SUPPLIED INFORMATION
::::::::

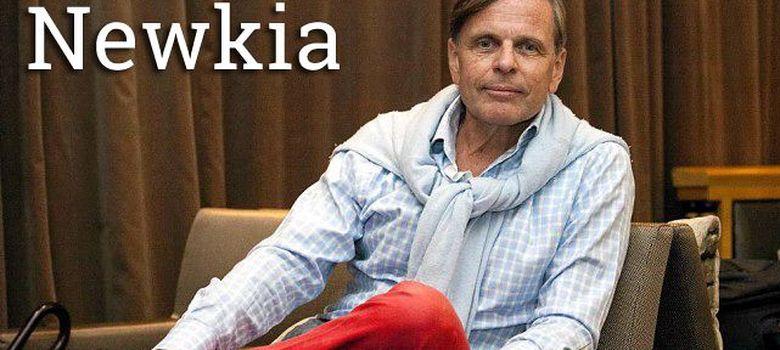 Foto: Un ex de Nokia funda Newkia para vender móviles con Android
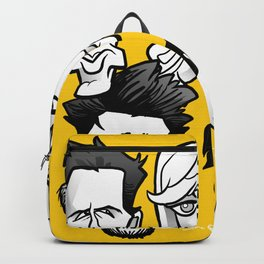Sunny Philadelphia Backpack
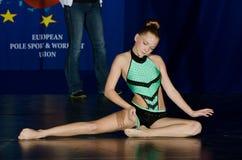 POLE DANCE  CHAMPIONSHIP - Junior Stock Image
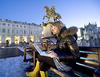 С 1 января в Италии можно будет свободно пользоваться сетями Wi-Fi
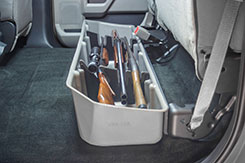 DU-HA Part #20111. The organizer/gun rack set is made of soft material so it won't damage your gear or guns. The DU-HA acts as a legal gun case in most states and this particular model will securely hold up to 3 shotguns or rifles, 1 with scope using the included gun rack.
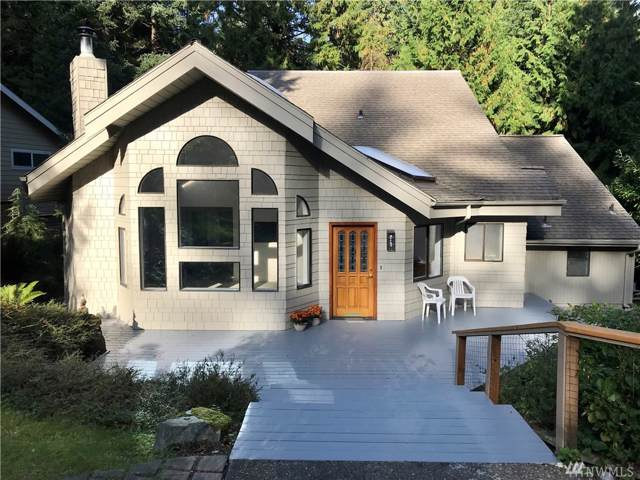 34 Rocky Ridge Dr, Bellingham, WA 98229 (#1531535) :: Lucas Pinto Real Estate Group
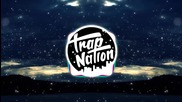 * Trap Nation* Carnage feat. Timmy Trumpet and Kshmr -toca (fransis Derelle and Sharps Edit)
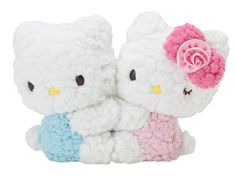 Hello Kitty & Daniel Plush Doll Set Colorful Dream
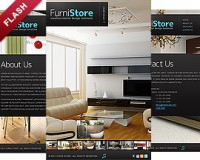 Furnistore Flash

::::::::

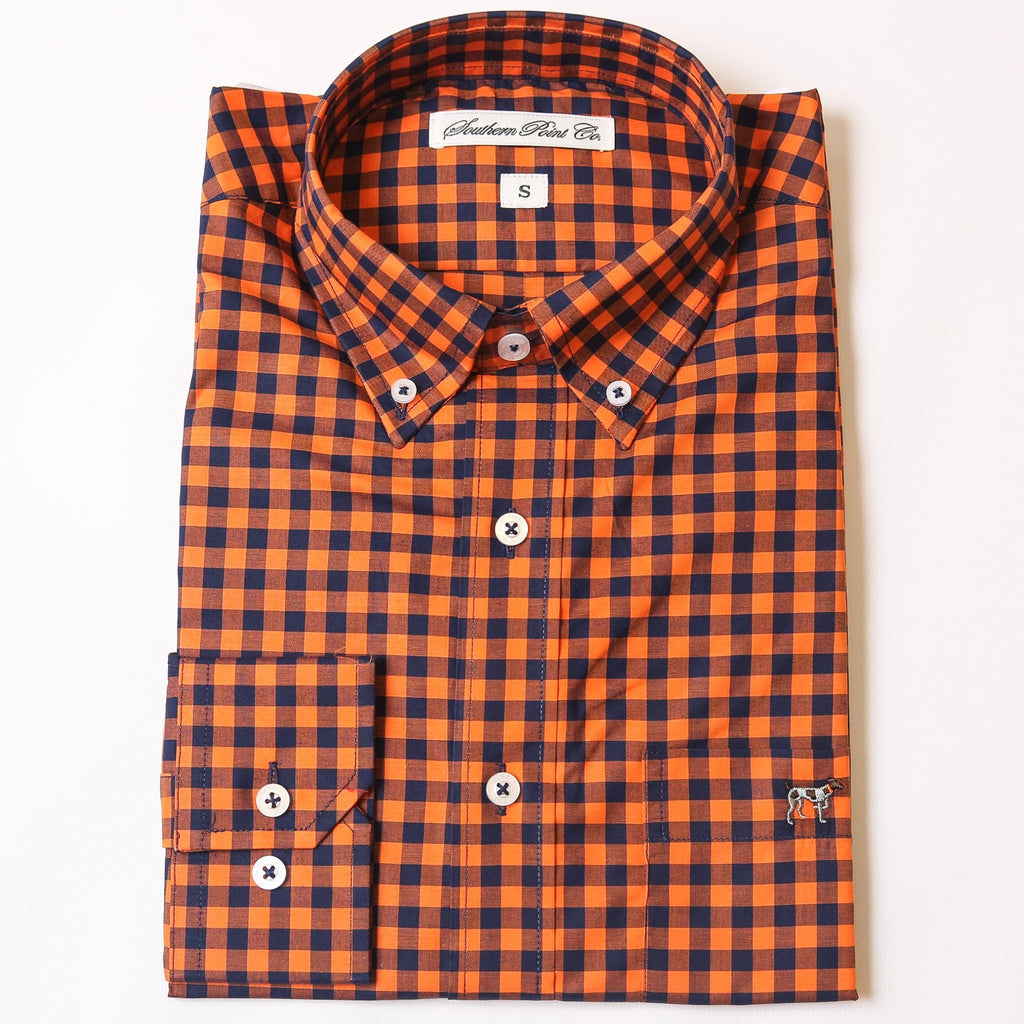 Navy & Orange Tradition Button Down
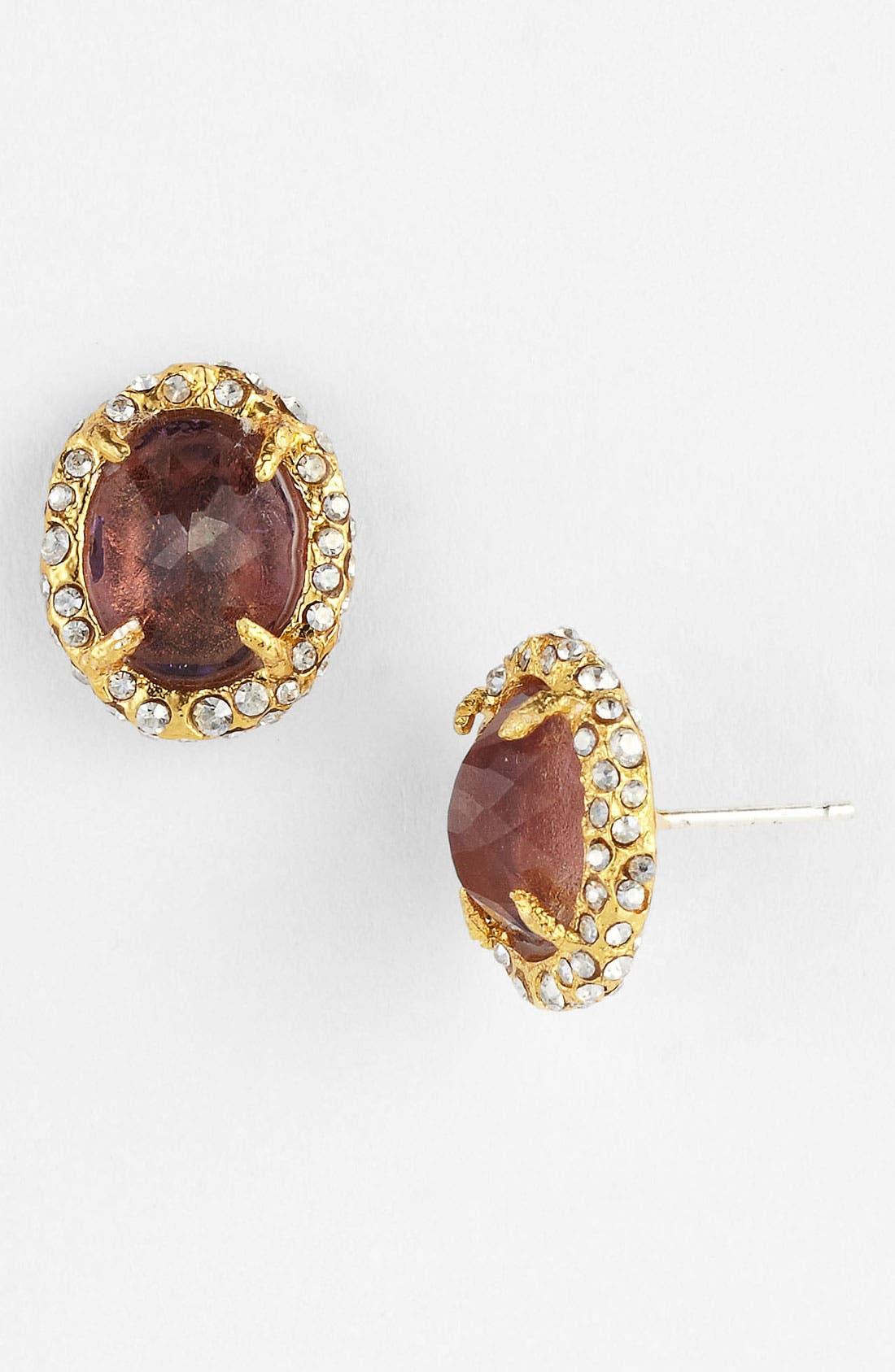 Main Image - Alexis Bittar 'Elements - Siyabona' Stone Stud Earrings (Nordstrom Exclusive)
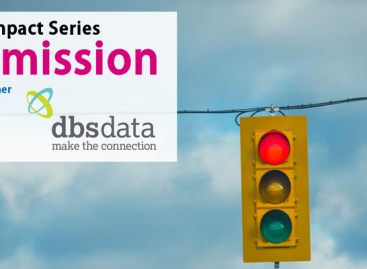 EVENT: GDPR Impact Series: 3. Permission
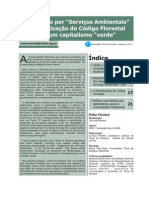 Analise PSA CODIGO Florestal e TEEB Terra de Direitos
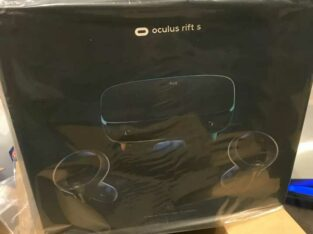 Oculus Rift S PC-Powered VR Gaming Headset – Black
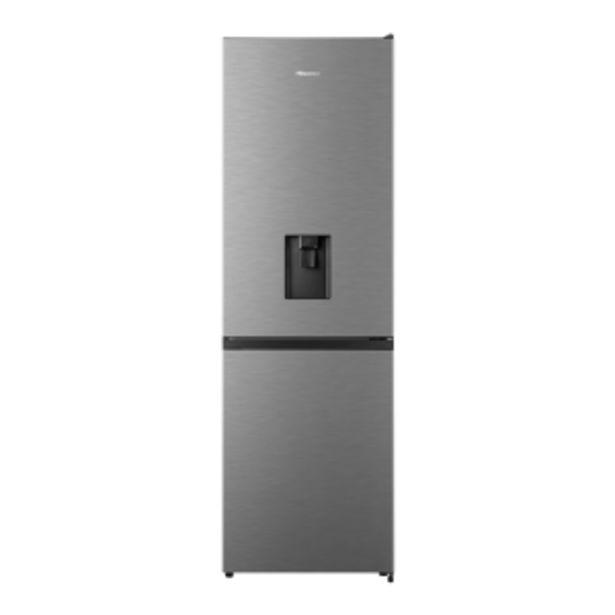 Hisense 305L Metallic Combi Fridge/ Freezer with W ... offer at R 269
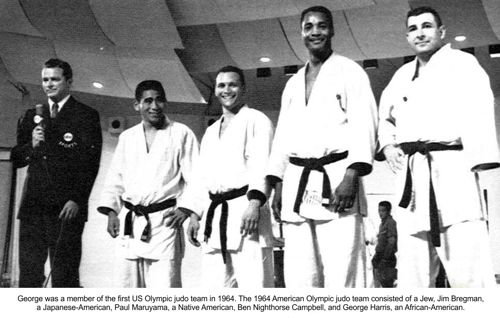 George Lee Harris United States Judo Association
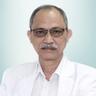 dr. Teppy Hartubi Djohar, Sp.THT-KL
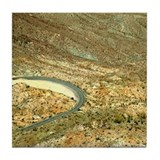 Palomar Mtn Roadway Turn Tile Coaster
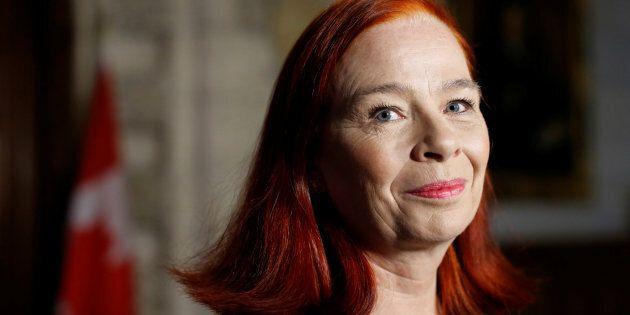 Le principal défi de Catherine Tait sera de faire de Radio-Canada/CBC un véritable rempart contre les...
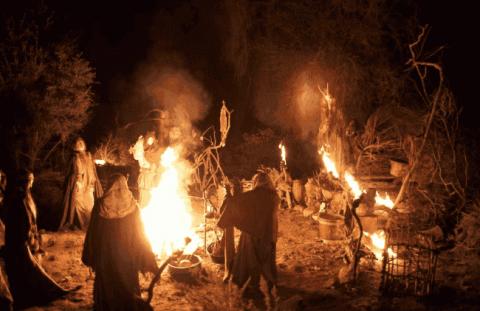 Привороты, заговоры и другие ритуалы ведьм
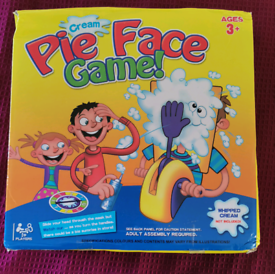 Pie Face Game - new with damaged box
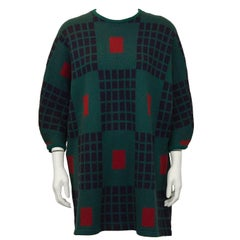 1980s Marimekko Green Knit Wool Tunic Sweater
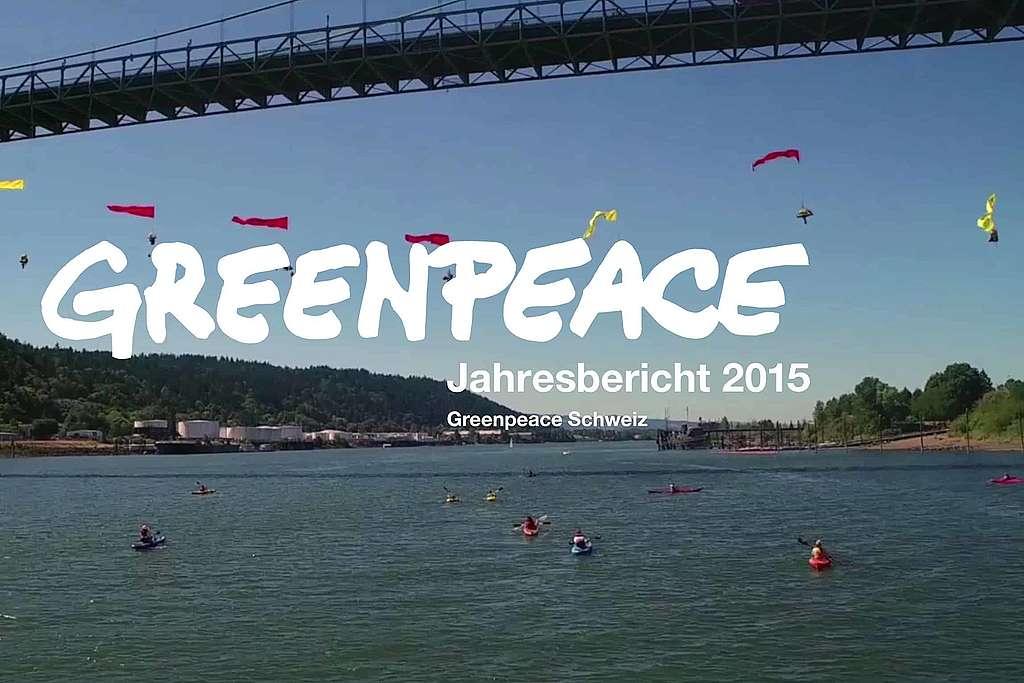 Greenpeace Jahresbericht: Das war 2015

::::::::

From the records above, transcribe only the stretch from the line with "1980s Marimekko Green" through the line with "Greenpeace Jahresbericht: Das war 2015", keeping both ends. Omit pictures.

REPLY TO THE TASK
 1980s Marimekko Green Knit Wool Tunic Sweater
 Greenpeace Jahresbericht: Das war 2015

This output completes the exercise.